И вот, похоже, у природы нашлось последнее средство. Новый сюрприз, социальный рак. Ультимативная стратегия. Мы не знаем, как с этим бороться. Это может не просто отрегулировать численность популяции – это может нас уничтожить вместе с окружающим миром. Мы доигрались…

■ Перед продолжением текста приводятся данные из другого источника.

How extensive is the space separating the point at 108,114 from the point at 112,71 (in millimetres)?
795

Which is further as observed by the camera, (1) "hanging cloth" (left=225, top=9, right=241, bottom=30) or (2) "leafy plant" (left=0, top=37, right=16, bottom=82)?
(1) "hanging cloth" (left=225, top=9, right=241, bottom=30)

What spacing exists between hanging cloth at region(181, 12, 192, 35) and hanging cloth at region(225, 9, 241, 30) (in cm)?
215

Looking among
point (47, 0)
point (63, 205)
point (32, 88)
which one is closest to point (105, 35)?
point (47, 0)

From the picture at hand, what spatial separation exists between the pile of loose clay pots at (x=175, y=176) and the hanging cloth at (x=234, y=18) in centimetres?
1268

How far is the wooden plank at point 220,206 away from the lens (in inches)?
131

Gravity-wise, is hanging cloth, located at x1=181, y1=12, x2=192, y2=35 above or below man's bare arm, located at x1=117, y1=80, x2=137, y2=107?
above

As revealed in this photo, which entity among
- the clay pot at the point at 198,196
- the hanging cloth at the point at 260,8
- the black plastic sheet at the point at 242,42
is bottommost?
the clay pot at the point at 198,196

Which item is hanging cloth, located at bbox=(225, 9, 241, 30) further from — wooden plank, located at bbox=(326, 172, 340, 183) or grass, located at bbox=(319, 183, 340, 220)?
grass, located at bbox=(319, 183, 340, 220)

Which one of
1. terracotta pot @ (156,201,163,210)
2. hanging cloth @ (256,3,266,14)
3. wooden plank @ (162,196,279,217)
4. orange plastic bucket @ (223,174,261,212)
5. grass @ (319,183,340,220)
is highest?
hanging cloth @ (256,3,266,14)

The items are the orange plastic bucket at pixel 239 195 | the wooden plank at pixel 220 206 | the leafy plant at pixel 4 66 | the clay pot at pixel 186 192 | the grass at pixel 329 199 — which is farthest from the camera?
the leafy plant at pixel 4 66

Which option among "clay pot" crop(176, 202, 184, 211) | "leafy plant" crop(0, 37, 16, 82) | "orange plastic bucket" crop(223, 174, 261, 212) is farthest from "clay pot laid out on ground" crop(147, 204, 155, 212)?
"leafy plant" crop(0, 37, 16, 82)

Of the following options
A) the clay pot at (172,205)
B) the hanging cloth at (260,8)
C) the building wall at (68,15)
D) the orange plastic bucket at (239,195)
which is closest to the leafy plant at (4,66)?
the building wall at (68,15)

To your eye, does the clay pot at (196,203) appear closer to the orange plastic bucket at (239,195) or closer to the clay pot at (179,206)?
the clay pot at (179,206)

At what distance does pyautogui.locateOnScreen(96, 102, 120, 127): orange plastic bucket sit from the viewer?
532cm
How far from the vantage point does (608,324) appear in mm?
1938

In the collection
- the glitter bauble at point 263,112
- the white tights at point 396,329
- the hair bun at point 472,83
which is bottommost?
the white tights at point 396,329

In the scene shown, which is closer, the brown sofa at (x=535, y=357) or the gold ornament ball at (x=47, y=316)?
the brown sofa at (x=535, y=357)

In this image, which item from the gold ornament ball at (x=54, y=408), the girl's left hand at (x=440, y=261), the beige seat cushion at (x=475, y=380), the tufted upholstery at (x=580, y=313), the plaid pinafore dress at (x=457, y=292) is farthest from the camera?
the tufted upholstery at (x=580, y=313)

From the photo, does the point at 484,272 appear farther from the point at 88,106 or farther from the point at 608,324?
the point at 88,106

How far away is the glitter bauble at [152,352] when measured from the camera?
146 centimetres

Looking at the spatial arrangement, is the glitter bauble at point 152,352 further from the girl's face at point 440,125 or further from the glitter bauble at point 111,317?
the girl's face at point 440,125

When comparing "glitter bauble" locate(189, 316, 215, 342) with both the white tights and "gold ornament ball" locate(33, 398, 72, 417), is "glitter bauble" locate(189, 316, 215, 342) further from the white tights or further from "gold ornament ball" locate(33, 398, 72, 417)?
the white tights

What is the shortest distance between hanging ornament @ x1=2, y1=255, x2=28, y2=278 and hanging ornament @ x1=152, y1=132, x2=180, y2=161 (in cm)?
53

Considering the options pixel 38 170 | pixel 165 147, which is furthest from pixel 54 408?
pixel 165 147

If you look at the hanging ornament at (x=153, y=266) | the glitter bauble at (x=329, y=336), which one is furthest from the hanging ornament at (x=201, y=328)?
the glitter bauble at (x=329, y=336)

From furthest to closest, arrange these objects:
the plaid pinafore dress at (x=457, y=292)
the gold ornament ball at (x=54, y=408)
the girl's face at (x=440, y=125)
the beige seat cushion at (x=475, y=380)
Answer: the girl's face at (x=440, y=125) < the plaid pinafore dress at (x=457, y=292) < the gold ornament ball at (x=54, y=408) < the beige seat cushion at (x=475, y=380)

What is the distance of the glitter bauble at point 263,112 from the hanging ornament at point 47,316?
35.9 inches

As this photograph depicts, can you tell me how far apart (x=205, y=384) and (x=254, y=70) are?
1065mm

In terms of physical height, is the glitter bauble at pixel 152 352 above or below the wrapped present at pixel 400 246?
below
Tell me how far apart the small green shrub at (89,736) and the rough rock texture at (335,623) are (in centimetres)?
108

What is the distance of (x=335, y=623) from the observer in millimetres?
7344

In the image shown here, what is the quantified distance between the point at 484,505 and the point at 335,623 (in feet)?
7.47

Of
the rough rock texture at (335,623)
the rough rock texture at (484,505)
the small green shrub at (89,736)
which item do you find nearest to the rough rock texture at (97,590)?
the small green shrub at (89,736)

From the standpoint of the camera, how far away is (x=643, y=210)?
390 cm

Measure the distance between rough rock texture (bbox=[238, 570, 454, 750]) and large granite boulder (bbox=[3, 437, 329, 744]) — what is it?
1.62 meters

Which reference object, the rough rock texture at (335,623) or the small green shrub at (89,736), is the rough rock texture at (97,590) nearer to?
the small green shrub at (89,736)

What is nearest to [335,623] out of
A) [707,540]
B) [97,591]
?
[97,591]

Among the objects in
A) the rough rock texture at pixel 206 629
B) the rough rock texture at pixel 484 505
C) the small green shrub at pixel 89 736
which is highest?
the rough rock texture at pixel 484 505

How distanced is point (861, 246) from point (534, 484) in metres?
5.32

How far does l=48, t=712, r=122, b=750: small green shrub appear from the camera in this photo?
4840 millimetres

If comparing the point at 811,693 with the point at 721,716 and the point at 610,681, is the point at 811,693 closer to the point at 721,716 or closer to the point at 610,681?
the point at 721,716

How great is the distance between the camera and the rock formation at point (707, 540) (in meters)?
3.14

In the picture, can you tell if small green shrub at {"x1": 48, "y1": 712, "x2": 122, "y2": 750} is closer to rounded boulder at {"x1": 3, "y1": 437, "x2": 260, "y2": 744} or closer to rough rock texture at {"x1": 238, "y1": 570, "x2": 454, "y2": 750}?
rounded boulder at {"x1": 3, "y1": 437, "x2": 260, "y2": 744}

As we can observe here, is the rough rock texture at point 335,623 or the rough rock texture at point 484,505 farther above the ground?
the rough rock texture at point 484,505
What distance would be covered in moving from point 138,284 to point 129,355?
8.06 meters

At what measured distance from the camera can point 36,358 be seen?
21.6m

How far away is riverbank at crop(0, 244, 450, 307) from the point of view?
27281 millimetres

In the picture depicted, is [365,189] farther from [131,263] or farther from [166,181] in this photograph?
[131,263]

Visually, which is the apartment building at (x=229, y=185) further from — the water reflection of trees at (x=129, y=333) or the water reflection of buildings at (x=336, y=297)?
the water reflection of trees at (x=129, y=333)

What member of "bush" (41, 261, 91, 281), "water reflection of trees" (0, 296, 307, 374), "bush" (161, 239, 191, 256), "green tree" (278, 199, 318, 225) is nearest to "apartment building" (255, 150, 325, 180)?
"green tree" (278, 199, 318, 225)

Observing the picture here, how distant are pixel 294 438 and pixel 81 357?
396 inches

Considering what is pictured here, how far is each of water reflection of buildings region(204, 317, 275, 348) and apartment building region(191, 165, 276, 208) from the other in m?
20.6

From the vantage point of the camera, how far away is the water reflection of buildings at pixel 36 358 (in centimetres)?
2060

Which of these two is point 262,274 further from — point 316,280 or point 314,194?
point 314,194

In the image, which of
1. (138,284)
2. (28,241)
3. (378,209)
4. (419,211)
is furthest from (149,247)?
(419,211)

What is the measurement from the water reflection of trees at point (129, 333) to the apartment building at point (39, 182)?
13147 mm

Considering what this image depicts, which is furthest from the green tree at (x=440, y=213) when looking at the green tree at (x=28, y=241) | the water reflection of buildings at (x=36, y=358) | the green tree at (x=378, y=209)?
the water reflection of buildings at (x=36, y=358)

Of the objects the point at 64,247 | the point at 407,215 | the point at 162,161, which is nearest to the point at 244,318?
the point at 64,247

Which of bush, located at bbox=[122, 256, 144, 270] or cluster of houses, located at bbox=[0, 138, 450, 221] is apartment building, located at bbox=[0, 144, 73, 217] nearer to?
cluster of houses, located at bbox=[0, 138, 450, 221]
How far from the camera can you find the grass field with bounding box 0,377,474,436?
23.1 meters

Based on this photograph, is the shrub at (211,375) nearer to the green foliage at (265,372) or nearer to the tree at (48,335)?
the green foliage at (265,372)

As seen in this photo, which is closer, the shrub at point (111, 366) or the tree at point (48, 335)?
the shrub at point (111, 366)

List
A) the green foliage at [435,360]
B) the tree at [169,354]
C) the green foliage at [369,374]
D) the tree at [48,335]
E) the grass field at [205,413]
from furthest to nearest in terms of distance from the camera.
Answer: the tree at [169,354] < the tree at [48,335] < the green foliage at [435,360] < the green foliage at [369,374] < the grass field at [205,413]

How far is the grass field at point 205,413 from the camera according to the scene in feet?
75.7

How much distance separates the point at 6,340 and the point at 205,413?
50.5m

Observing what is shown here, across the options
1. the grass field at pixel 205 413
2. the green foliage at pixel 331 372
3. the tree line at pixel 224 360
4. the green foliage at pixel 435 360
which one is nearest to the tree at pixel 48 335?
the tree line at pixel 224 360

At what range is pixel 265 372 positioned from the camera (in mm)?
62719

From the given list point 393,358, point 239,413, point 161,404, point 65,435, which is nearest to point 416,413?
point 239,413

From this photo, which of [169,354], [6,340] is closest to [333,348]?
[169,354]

Но все еще продолжаем свои игры в войнушку за мировое господство. Наша Стая самая крутая. Любопытно, откуда в homo sapiens такой заряд агрессии ко всему живому? Ведь наши родичи и товарищи, человекообразные, по большей части мирные и кроткие создания… Почему homo sapiens легко питаются себе подобными? Откуда у них генетическое отсутствие запрета на убийство себе подобных? Мы ведь уже точно знаем, что никто из приматов не питается собственными сородичами, даже те, кто, подобно человеку, всеядны… Странно представить себе, что именно это чисто человеческое. Не воспетая духовность и мораль, а возможность каннибализма… славно… Любопытно, если именно из-за этой особенности мы и дошли до "сияющих вершин эволюции" – выжили, единственные из прямоходящих. И при этом еще наивно удивляемся, что наши собратья просто и без затей, без особенной нужды, а часто – для забавы, убивают других живых существ. Смешно. Нам же можно убивать кого угодно. У нас нет запретов. У нас нет врожденного Кодекса Чести Стаи, как у других стайных животных, поэтому мы придумываем себе мораль. Дурную, как правило. Противоприродную, ничего не решающую.